In a move bound to please revelers, shift-workers and insomniacs, two lines will run trains through to 0530 in the morning, with others due to follow.
Traveler's in the capital have long been promised an overnight or later service but proposals had been postponed due to opposition from unions seeking better pay and conditions in return for working antisocial hours.
Now that agreement has eventually been reached, trains will run between north and south London and from east to west, before being rolled out on three further lines including to Heathrow Airport.
"It will support thousands of workers who have to travel to or from work at night, it will provide huge economic benefits to our vital night-time economy and it will help Londoner's get home quickly and safely after a night out," said Mayor of London Sadiq Khan.

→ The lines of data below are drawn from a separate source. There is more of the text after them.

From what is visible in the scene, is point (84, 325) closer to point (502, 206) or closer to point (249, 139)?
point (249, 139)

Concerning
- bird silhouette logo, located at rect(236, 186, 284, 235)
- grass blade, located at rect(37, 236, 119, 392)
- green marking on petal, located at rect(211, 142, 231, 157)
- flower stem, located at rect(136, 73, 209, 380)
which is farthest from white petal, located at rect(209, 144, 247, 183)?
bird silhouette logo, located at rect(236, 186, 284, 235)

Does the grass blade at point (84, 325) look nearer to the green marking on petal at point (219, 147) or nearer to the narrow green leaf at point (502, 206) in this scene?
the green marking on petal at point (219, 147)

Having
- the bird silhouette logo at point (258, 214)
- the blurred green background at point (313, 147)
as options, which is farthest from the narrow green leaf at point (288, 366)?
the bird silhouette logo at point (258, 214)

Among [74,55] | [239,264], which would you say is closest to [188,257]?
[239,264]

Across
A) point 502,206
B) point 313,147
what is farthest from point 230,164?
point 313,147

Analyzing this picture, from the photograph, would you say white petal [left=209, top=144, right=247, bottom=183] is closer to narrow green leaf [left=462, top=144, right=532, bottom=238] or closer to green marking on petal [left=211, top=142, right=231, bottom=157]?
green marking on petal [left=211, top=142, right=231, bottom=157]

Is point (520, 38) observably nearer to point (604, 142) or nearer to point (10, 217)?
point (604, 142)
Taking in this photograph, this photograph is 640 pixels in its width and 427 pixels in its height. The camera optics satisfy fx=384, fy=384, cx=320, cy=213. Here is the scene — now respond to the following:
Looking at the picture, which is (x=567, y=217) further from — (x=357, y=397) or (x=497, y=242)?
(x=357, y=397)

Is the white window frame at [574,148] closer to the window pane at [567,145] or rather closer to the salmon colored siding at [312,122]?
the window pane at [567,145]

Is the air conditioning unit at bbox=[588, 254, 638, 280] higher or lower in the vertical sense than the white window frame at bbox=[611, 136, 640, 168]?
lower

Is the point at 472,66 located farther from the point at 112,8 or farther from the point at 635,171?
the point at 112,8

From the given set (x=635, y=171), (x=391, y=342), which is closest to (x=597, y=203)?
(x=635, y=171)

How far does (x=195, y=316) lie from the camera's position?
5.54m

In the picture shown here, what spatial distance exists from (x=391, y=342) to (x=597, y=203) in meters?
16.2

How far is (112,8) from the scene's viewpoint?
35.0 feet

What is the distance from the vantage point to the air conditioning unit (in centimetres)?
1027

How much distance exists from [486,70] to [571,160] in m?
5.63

The scheme is set to boost the capital's economy by 77 million pounds ($100 million) a year, according to the mayor, and could help support London's nightclubs and bars.
It will also go some way to catching up with train services in other major centers: the New York subway already runs throughout the night and the Paris metro operates late on weekends.
Once the full service is in place, 100 police officers will ride the network. Britain is on its second-highest level of security alert, "severe", meaning an attack is considered highly likely, though not imminent.
The first underground railway service ran between Paddington and Farringdon Street in central London on January 10 1863 and now the "tube," known the world over for its red roundel symbol, stretches well into London's suburbs and beyond.
Famed for its simple map design and incessant warnings to "mind the gap," it now carries over 1.3 billion passengers a year.